_EXERCISE TASKS_:
• a. In the essay on Jobs-to-be-Done in the AI era, at what level does the writer say the method must be applied?
• b. Carry on the essay about Jobs-to-be-Done in the AI era, starting right after its last sentence.

_EXCERPT_:
Somebody recently asked me if Jobs-to-be-Done still makes any sense in an AI era, and how design thinking fits in, and basically “what about us Des?, no one consulted us on all this change.”
This is my best current guess at an answer.
Jobs-to-be-Done means a lot of things to a lot of people. I think of it as the following:
an interview style where you focus not on the product but the problem the user has, decomposed into functional, status, and $3rd
a diagnosis/write-up style where you use the the research to uncover the chain of events that leads to the user evaluating and purchasing the product (aka The Switch), and how they gauge their satisfaction with it
All of this is very applicable in AI, but the level of abstraction you work at really matters.
You might hear “I need to log in every week to file my expenses” and think that’s the job, but that’s far too zoomed in to be useful in the AI era. These product boundaries ain’t what they used to be. AI is a strategically aggressive technology. It ignores boundaries and expands relentlessly.
For decades we’ve been used to the boundary walls of our products being defined by things like different buyers, different sets of data, vastly different amounts of product features to be built, different UI, and different integrations. That’s why there are lots of different products for sales, marketing, and support all making the same “single source of truth” claims.
But in a post-AI world, we’re realising that SaaS features are a lot easier to build, that the UI is starting to converge on text inputs (which is better for the user who no longer needs to learn your UI), and that MCP servers make it easier to crawl across different parts of the tech stacks to get things done.
In short, the old product borders are dead and gone and the young are turning grey.
Applying JTBD to AI
First and foremost, you need to apply Jobs to be Done at a process level, not a feature level or even a product level.
To do this, you almost certainly need to go up the org chart: talking to your current buyer’s boss, or boss’s boss.
Here’s a simple (and simplified) example:
Expense tracking is a function by which we buy software and hire people to ensure that every dollar spent on behalf of the company adheres to our policies. It’s run every month, the inputs to it are credit card bills, receipts, and the company’s expense policy, and its outputs are updates to payroll to return expenses and highlighted discrepancies to ensure validation.

_SUPPLIED MATERIAL_:
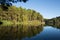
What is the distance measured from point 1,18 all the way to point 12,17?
1368cm

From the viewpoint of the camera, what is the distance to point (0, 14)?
333 ft

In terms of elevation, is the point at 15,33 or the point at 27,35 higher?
the point at 15,33

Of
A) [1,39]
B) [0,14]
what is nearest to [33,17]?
[0,14]

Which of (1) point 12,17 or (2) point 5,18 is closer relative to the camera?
(2) point 5,18

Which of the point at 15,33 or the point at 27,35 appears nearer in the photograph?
the point at 27,35

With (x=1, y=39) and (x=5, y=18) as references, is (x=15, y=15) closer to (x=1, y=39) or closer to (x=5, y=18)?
(x=5, y=18)

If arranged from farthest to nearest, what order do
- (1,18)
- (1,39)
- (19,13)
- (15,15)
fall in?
(19,13), (15,15), (1,18), (1,39)

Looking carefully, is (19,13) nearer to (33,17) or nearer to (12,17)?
(12,17)

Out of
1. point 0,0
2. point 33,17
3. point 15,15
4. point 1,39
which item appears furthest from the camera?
point 33,17

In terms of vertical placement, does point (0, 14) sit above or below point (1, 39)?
above

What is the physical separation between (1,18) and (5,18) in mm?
3738

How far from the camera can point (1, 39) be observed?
35688 millimetres

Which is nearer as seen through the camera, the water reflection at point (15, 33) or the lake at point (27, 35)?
the water reflection at point (15, 33)

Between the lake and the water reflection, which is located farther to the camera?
the lake
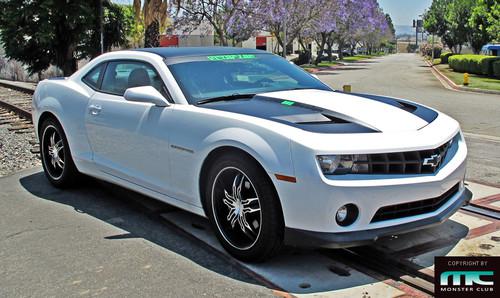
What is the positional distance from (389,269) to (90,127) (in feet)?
10.5

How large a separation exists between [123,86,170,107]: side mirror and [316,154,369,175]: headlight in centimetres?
163

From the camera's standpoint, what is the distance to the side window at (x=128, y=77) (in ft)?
16.0

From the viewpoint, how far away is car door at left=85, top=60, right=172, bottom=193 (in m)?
4.59

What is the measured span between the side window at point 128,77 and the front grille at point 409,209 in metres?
2.13

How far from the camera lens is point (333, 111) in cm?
403

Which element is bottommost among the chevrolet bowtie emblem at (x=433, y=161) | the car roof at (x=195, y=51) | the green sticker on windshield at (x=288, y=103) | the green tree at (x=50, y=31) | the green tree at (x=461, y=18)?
the chevrolet bowtie emblem at (x=433, y=161)

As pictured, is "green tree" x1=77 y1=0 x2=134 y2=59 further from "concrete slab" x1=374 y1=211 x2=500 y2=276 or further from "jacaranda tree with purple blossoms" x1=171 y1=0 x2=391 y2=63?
"concrete slab" x1=374 y1=211 x2=500 y2=276

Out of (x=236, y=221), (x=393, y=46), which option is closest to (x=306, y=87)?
(x=236, y=221)

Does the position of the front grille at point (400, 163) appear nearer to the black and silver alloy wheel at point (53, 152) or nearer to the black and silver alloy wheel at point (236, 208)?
the black and silver alloy wheel at point (236, 208)

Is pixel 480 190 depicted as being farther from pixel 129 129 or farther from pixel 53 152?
pixel 53 152

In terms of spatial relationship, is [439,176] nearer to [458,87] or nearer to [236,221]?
[236,221]

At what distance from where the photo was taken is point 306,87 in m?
5.08

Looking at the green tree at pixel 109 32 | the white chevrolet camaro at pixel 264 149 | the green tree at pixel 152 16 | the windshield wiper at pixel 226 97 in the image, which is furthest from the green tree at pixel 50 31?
the windshield wiper at pixel 226 97

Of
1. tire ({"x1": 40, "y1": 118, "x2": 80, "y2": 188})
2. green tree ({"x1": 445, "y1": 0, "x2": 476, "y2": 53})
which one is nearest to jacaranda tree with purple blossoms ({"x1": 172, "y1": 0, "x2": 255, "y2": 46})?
green tree ({"x1": 445, "y1": 0, "x2": 476, "y2": 53})
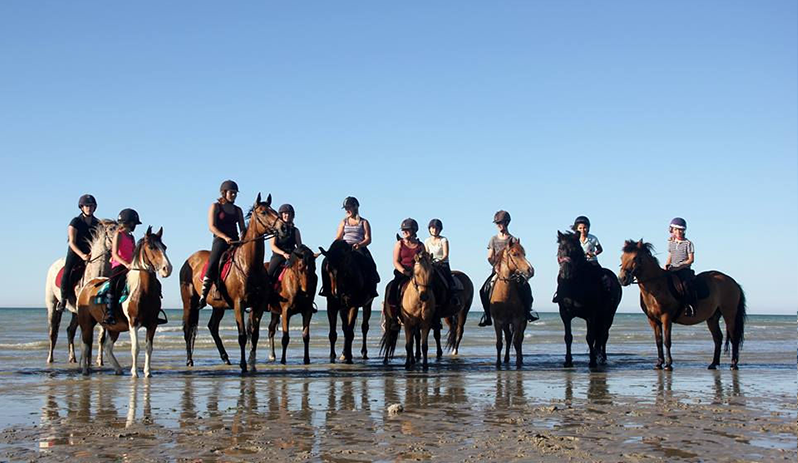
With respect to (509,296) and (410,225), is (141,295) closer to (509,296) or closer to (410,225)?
(410,225)

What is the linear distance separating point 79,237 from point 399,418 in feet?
26.9

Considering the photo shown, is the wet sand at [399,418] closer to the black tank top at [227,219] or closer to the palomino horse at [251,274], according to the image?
the palomino horse at [251,274]

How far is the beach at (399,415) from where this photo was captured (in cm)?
627

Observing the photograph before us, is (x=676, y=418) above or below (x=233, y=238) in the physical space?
below

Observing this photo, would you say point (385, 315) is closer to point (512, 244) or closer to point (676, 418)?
point (512, 244)

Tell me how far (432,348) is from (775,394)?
36.0ft

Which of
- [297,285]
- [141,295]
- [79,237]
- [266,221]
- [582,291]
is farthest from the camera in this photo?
[297,285]

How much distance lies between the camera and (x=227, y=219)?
13.2 metres

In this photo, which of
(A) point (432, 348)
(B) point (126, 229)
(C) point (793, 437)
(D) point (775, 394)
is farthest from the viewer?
(A) point (432, 348)

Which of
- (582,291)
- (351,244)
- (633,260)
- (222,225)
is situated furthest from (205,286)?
(633,260)

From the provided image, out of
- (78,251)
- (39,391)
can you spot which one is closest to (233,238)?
(78,251)

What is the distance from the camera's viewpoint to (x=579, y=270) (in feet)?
46.6

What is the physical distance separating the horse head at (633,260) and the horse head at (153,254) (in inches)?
296

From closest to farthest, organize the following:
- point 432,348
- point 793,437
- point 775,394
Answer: point 793,437 < point 775,394 < point 432,348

_ANSWERS BELOW_:
• a. At a process level, not a feature level or even a product level.

• b.
You can think of it like
ExpenseTracker(bills, receipts, policy ) = {payroll updates, discrepancies}
The outputs will be graded against things like “is this better/faster/cheaper than our current function”.
You then ask yourself: where, if anywhere, must I use humans in this function?
This is not something you can decide without a lot of validation. Maybe the answer to the question is nowhere. Or maybe it’s only at the edge cases, or at one very last authorization step.
This is a decision your AI group makes, part of a conversation between 3 stakeholders — you as product leader deciding “is this a significant problem worth solving”, your AI team determining “can we reliably do this at high enough quality?”, and your customers as the ultimate decider of “what do we actually want”.
Once you’ve worked all that out, then — and not before — you are free to open Figma.
Will we ever have job boards again?
If the old world was “the PM picks the highest value job to be done, works with design on a solution and ships it” — then the new world might look more like this:
Learn what relevant challenges can AI solve that apply to your domain
Identify products or product features that seem ripe for attack
Test if AI can completely solve the challenge end-to-end with strong evaluation
If Yes proceed
If no Reduce Scope
Once you have AI working, design & build the product around it
Ship to the wild, observe, and improve
This is my best current guess. The one thing that’s certain is that things will be messy, so your mileage will vary.
Like I said, it’s all different these days.